» **ARTICLE**:
[Begin]
Skip to main content

Book Recommendations (Goodbooks)

In this tutorial we'll show you how to setup a model for the Goodbooks-10k dataset. This dataset contains 6 million ratings for 10k most popular books from a site similar to goodreads. With Shaped we'll be able to create a book recommendation model that can predict the books each reader the most likely want to read.

This tutorial will be shown using Shaped's MongoDB data connector but you can easily translate to any of the data stores we support.

Let's get started! 🚀

You can follow along in our accompanying notebook!

Using Shaped

Setup

  1. Install shaped to leverage the Shaped CLI to create, view, and use your model.
  2. Install pyyaml to create Model schema files.
! pip install shaped
! pip install pyyaml

Initialize the Client

Replace <YOUR_API_KEY> with your API key below.

If you don't have an API Key, feel free to signup on our website :)

import os

SHAPED_API_KEY = os.getenv('TEST_SHAPED_API_KEY', '<YOUR_API_KEY>')

Initialize the Shaped CLI with your API key.
[End]
» **GIVEN EXERCISE**: According to the Goodbooks tutorial, how many ratings does the Goodbooks-10k dataset contain?

» **EXTRACTED DATA**:
[Begin]
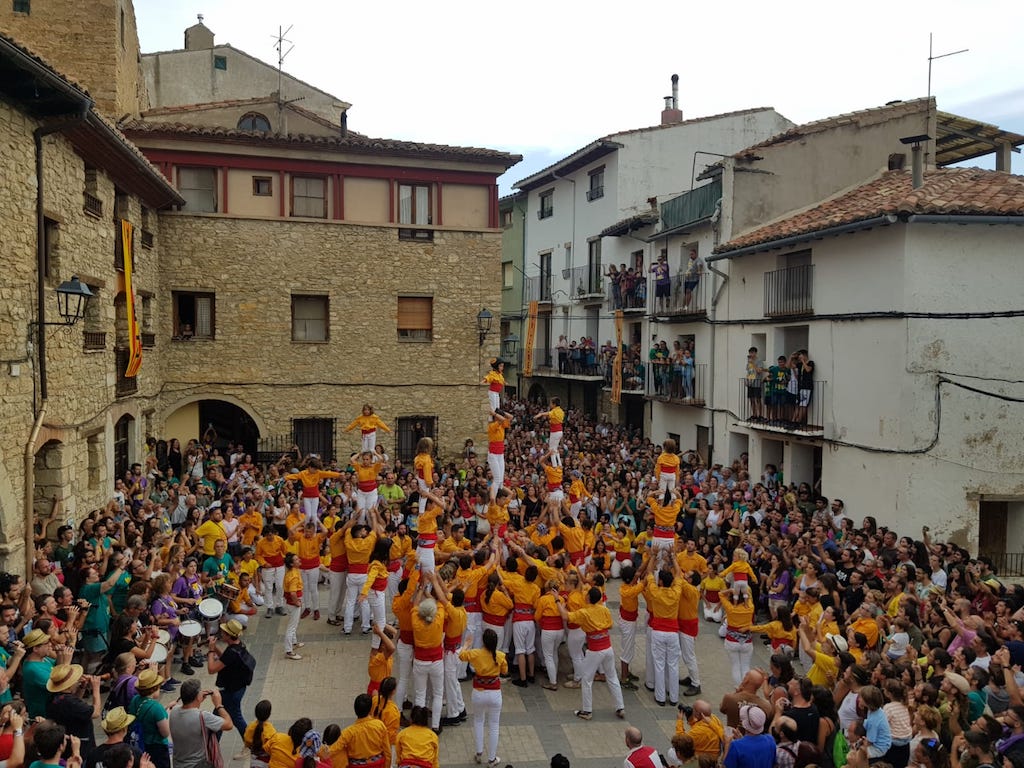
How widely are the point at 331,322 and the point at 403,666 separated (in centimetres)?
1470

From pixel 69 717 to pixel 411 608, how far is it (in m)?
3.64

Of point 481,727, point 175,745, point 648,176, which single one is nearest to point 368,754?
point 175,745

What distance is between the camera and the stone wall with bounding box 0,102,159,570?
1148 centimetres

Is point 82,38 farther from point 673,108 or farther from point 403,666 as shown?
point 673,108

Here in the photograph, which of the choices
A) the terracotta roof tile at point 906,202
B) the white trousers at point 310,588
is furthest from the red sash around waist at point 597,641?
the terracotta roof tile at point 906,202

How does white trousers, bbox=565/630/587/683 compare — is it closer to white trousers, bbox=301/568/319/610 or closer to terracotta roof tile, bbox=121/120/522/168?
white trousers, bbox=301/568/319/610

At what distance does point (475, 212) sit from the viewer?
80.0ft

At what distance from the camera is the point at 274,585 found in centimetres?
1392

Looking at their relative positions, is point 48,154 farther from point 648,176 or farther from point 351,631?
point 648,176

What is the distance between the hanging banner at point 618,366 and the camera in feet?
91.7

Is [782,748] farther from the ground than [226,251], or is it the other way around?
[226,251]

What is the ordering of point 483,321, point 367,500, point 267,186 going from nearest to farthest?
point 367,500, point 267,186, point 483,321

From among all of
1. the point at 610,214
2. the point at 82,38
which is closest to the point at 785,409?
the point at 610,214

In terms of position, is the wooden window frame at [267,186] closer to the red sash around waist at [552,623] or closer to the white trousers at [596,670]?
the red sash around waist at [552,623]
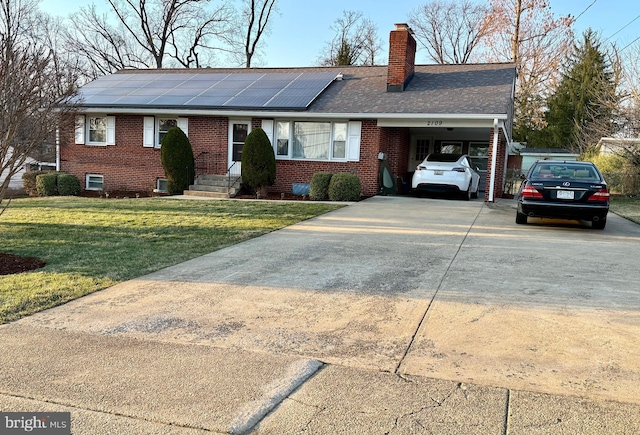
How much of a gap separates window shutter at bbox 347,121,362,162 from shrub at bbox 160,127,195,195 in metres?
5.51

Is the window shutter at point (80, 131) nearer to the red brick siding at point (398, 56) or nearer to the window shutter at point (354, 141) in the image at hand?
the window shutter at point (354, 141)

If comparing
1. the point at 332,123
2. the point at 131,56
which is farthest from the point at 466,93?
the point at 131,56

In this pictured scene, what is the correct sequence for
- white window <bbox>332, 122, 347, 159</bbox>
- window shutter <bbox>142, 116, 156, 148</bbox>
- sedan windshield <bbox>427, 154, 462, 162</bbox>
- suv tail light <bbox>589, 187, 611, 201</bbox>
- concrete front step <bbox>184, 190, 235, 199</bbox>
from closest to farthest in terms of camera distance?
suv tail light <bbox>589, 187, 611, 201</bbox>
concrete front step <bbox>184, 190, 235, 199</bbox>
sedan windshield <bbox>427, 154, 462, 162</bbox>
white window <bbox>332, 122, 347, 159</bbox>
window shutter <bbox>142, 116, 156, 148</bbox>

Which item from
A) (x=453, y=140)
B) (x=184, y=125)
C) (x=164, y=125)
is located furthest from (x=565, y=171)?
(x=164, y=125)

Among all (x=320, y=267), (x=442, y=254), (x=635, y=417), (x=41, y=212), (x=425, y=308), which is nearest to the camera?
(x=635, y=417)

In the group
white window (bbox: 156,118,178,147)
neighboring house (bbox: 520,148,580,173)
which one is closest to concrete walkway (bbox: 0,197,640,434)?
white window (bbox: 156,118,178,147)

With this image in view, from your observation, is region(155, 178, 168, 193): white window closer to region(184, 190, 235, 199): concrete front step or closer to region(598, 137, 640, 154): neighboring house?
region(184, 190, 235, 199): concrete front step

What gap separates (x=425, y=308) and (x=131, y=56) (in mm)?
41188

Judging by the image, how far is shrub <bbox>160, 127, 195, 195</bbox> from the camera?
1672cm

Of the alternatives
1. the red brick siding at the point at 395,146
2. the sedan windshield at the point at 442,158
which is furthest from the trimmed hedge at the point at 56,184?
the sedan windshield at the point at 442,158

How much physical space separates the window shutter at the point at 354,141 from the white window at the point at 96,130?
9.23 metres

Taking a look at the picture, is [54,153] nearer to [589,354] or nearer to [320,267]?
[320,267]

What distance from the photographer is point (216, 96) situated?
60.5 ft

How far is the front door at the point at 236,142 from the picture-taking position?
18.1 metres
[End]
» **EXERCISE RESULT**: 6 million ratings.